Namazla alâkayı kesen kimse, Yahûdî gibi ölür, Hıristiyan gibi dirilir.[15]
Ey Âdemoğlu! Bu korkunç hallerin hepsi namazı terk edenlerin başına gelir.
Abdullah bin Şakîk R.A.: Resûlullah S.A.V.'in Eshab'ı, namazdan başka hiç bir amelin terkini küfür olarak görmezlerdi, demiştir. (Tirmizî)
Hz. Ali R.A.: Kim namazı kılmazsa kâfir (gibi hareket etmiş)tir, diyor. (Buhâri, İbni Ebî Şeybe Rh.A.)
İbni Abbas R.A. "Namazı terk eden kişi inkârcılık yapmıştır". (İbni Abdil-berr)
İbni Mes'ud R.A.: "Namazı terk edenin dînine saygısı yoktur". (Taberânî)
Câbir R.A.: Namazı olmayanın (kâmil bir) îmanı yoktur. Abdesti olmayanın namazı (olmadığı gibi...) (İbni abdil-berr)
"Tergîb ve Terhîb" adlı eserinde Hafız Abdülazîm Münzirî bildirmiş:
- "Sahâbe-i Kiram'dan bir topluluk ve ondan sonra (tabiînden bir cemâat) namazı vakti tamamen çıkıncaya kadar ve kasten terk eden kimsenin küfrüne zâhip olmuşlardır".
Zevâcir adlı kitabında İbni Hacer-i Haysemî şöyle demiş:
"Sahâbe ve ondan sonra gelen âlimler, namazı terk eden kimsenin küfre gitmesinde ihtilâf ettiler.
Yukarıda geçen hadis-i şeriflerde, namazı terk edenin küfrüne, şirkine, İslâm milletinden çıktığına, Allah ve Resûl'ünün hıfz ü himâyesinden uzak olduğuna, ameli bâtıl, dîni ve îmanı yok gibidir, demişler.
"Kim namazı vakti çıkıncaya kadar kasten terk ederse, kanı heder olmuş kâfir gibidir", demişler.

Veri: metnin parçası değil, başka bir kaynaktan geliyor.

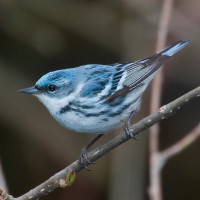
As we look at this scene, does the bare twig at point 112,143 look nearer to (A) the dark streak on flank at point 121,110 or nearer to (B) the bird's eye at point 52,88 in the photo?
(A) the dark streak on flank at point 121,110

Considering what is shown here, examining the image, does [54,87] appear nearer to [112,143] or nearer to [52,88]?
[52,88]

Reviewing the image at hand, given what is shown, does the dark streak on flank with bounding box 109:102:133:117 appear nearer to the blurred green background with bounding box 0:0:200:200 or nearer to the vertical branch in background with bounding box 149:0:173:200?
the vertical branch in background with bounding box 149:0:173:200

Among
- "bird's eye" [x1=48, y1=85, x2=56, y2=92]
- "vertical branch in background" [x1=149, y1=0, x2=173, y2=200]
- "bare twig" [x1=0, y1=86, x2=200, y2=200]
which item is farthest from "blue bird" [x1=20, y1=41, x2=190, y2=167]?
"bare twig" [x1=0, y1=86, x2=200, y2=200]

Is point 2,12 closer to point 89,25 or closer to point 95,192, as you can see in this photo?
point 89,25

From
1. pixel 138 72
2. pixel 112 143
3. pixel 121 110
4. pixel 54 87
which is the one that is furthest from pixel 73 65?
pixel 112 143

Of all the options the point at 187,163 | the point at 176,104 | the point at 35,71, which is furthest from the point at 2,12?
the point at 176,104

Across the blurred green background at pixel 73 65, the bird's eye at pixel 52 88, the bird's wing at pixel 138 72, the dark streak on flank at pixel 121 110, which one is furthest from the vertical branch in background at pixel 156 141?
the blurred green background at pixel 73 65

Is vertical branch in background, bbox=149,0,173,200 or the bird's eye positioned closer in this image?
vertical branch in background, bbox=149,0,173,200
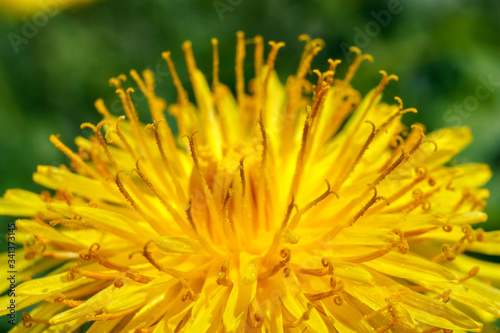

Ömer bin Hattab, Abdurrahman İbni Avf, Muaz İbni Cebel, Ebû Hüreyre, İbni Mes'ud, Câbir bin abdullah, Ebüd-derdâ R. Anhüm gibi büyükler bunlardandır.
Eshâb'dan gayri Ahmed bin Hanbel, İshak bin Rahaveyh, Abdullah ibni Mübârek, Hakem bin Uteybe, Eyyub Sahtiyânî, İbrâhim Nebaî, Ebû Davûd-e Tayâlisî, Ebû Bekir bin Ebî Şeybe, Zühery bin Harb ve diğer imamların hepsi Rahmetullâhi Aleyhim "Namazı kasten terk edenin küfrüne ve kanı helâl olduğuna", hükmetmişlerdir.
İmam-ı Şâfiî Rh.A. ve başkaları: "Namazı terketmeyi helâl kabûl etmezse kâfir olmaz; lâkin, bir vakit namazı terk eden öldürülür" demişler... Şöyle ki: O kimseye vakti içinde namazı kılması emrolonur. Vakti çıkıncaya kadar kılmazsa tekrar hatırlatılır. Kılmamakta israr ederse kılıçla boynu vurulur".